# Lab | Hypothesis Testing

**Objective**

Welcome to the Hypothesis Testing Lab, where we embark on an enlightening journey through the realm of statistical decision-making! In this laboratory, we delve into various scenarios, applying the powerful tools of hypothesis testing to scrutinize and interpret data.

From testing the mean of a single sample (One Sample T-Test), to investigating differences between independent groups (Two Sample T-Test), and exploring relationships within dependent samples (Paired Sample T-Test), our exploration knows no bounds. Furthermore, we'll venture into the realm of Analysis of Variance (ANOVA), unraveling the complexities of comparing means across multiple groups.
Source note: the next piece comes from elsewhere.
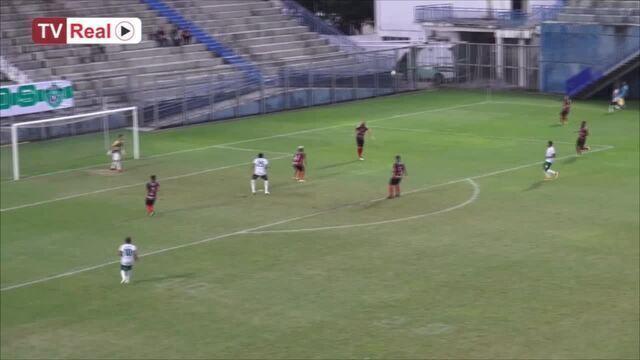 Confira os gols no duelo entre Manaus e Real Ariquemes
So, grab your statistical tools, prepare your hypotheses, and let's embark on this fascinating journey of exploration and discovery in the world of hypothesis testing!

**Challenge 1**

In this challenge, we will be working with pokemon data. The data can be found here:

- https://raw.githubusercontent.com/data-bootcamp-v4/data/main/pokemon.csv

In [16]:
#libraries
import pandas as pd
import scipy.stats as st
import numpy as np
from scipy import stats



In [18]:
df_pokemon = pd.read_csv("https://raw.githubusercontent.com/data-bootcamp-v4/data/main/pokemon.csv")
df_pokemon

Unnamed: 0,Name,Type 1,Type 2,HP,Attack,Defense,Sp. Atk,Sp. Def,Speed,Generation,Legendary
0,Bulbasaur,Grass,Poison,45,49,49,65,65,45,1,False
1,Ivysaur,Grass,Poison,60,62,63,80,80,60,1,False
2,Venusaur,Grass,Poison,80,82,83,100,100,80,1,False
3,Mega Venusaur,Grass,Poison,80,100,123,122,120,80,1,False
4,Charmander,Fire,,39,52,43,60,50,65,1,False
...,...,...,...,...,...,...,...,...,...,...,...
795,Diancie,Rock,Fairy,50,100,150,100,150,50,6,True
796,Mega Diancie,Rock,Fairy,50,160,110,160,110,110,6,True
797,Hoopa Confined,Psychic,Ghost,80,110,60,150,130,70,6,True
798,Hoopa Unbound,Psychic,Dark,80,160,60,170,130,80,6,True


- We posit that Pokemons of type Dragon have, on average, more HP stats than Grass. Choose the propper test and, with 5% significance, comment your findings.

In [21]:
df_dragon = df_pokemon[df_pokemon['Type 1'] == 'Dragon']
df_grass = df_pokemon[df_pokemon['Type 1'] == 'Grass']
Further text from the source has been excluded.